When Lohiau saw the tears pouring down the face of his wife he asked why
in this time of gladness she wept.
For a long time she did not reply. Then she spoke of the winds with which
she had danced that night-the guardians of Niihau and Kauai, a people
listening to her call, under the ruler of all the winds, the great Lono,
dwelling on the waters.
Then she said: "You are my husband and I am your wife, but the call has
come and I cannot remain with you. I will return to my land--to the
fragrant blossoms of the hala, but I will send one of my younger sisters
to come after you. Before I forsook my land for Kauai I put a charge upon
my young sister to call me before nine days and nights had passed. Now I
hear this call and I must not abide by the great longing of your thought."

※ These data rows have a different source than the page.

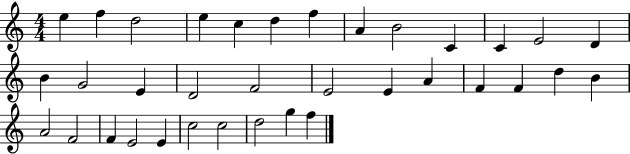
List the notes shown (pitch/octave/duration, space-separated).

E5/q F5/q D5/h E5/q C5/q D5/q F5/q A4/q B4/h C4/q C4/q E4/h D4/q B4/q G4/h E4/q D4/h F4/h E4/h E4/q A4/q F4/q F4/q D5/q B4/q A4/h F4/h F4/q E4/h E4/q C5/h C5/h D5/h G5/q F5/q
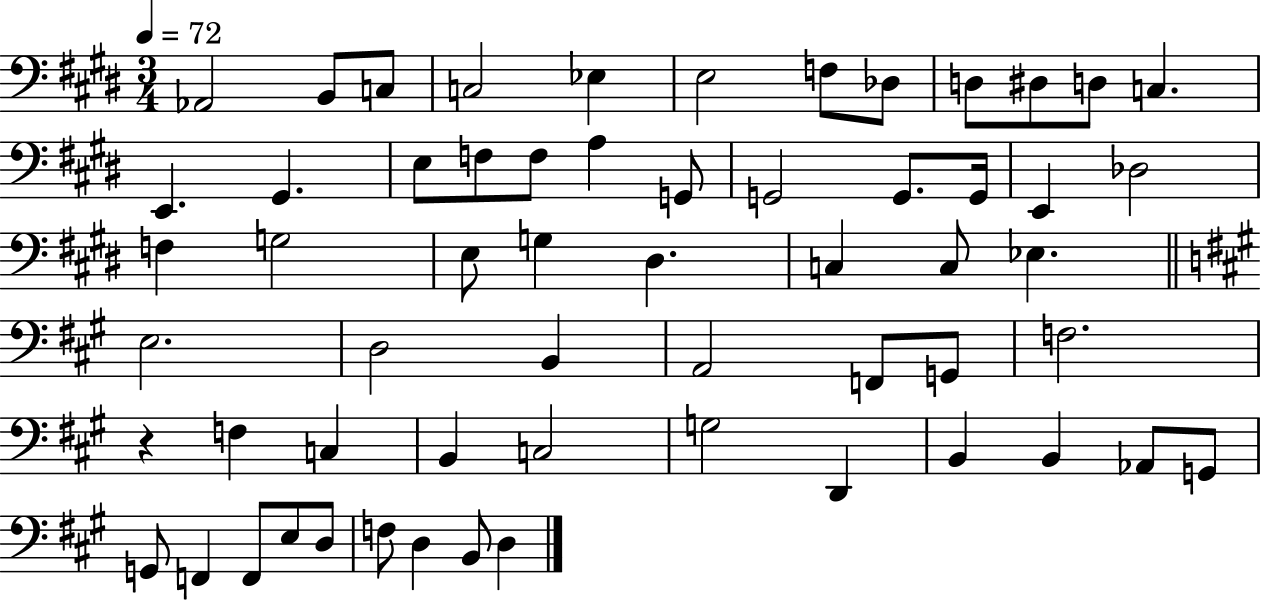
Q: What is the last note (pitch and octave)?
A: D3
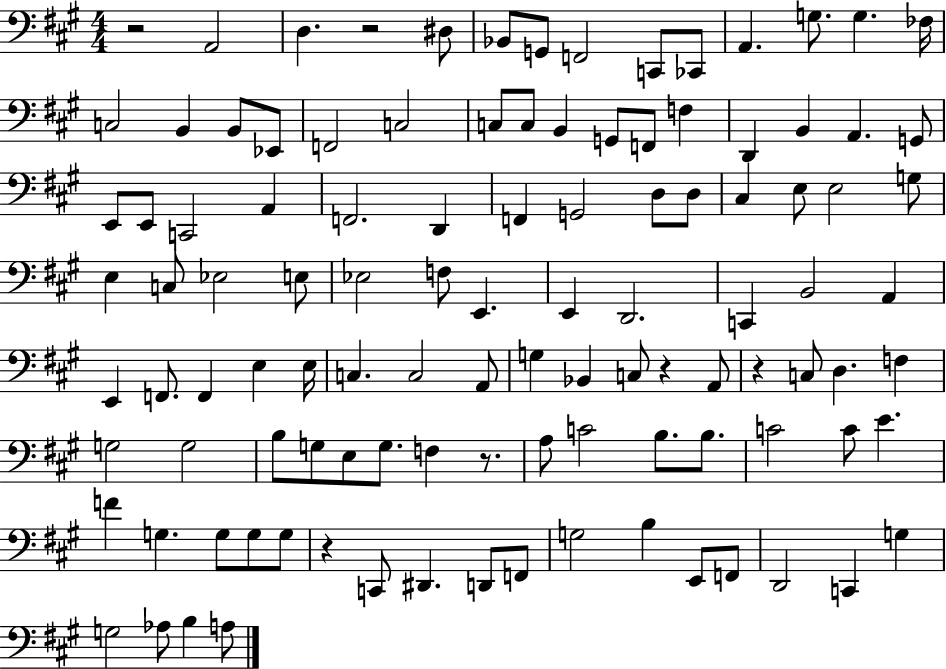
{
  \clef bass
  \numericTimeSignature
  \time 4/4
  \key a \major
  r2 a,2 | d4. r2 dis8 | bes,8 g,8 f,2 c,8 ces,8 | a,4. g8. g4. fes16 | \break c2 b,4 b,8 ees,8 | f,2 c2 | c8 c8 b,4 g,8 f,8 f4 | d,4 b,4 a,4. g,8 | \break e,8 e,8 c,2 a,4 | f,2. d,4 | f,4 g,2 d8 d8 | cis4 e8 e2 g8 | \break e4 c8 ees2 e8 | ees2 f8 e,4. | e,4 d,2. | c,4 b,2 a,4 | \break e,4 f,8. f,4 e4 e16 | c4. c2 a,8 | g4 bes,4 c8 r4 a,8 | r4 c8 d4. f4 | \break g2 g2 | b8 g8 e8 g8. f4 r8. | a8 c'2 b8. b8. | c'2 c'8 e'4. | \break f'4 g4. g8 g8 g8 | r4 c,8 dis,4. d,8 f,8 | g2 b4 e,8 f,8 | d,2 c,4 g4 | \break g2 aes8 b4 a8 | \bar "|."
}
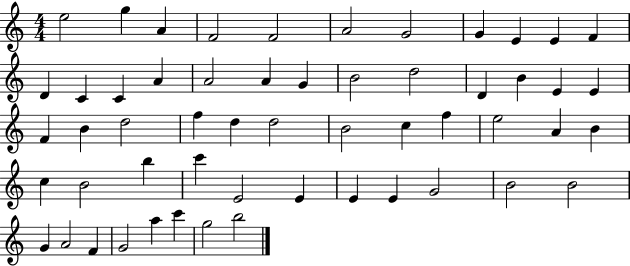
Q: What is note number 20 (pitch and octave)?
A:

Then the queen of fire ceased speaking and began to be lost to Lohiau, who
was marvelling greatly at the fading away of his loved one, As Pele
disappeared peace came to him and all the land of Kauai was filled with
calm and rest.
Pele's spirit passed at once to the body lying in the house thatched with
ti[1] leaves in Puna.
[1. Cordyline terminalis.]
Page 86
Soon she arose and told Hiiaka to call the sisters from the sea and they
would go inland.
Then they gathered around the house in which Pele had slept. Pele told
them they must dance the hula of the lifted tabu, and asked them, one
after the other, to dance, but they all refused until she came to Hiiaka,
who had guarded her during her long sleep. Hiiaka desired to go down to
the beach and bathe with a friend, Hopoe, while the others went inland.
Pele said, "You cannot go unless you first dance for the lifted tabu."
Hiiaka arose and danced gloriously before the hula god and chanted while
she danced--
"Puna dances in the wind.
The forest of Keaau is shaken.
Haena moves quietly.
There is motion on the beach of Nanahuki.
The hula-lea danced by the wife,
Dancing with the sea of Nanahuki.
Perhaps this is a dance of love,
For the friend loved in the sleep."
Pele rejoiced over the skill of her younger sister and was surprised by
the chanted reference to the experiences at Haena. She granted permission
to Hiiaka to remain by the sea with her friend Hopoe, bathing and surf-
riding until a messenger should be sent to call her home to Kilauea. Then
Pele and the other sisters went inland.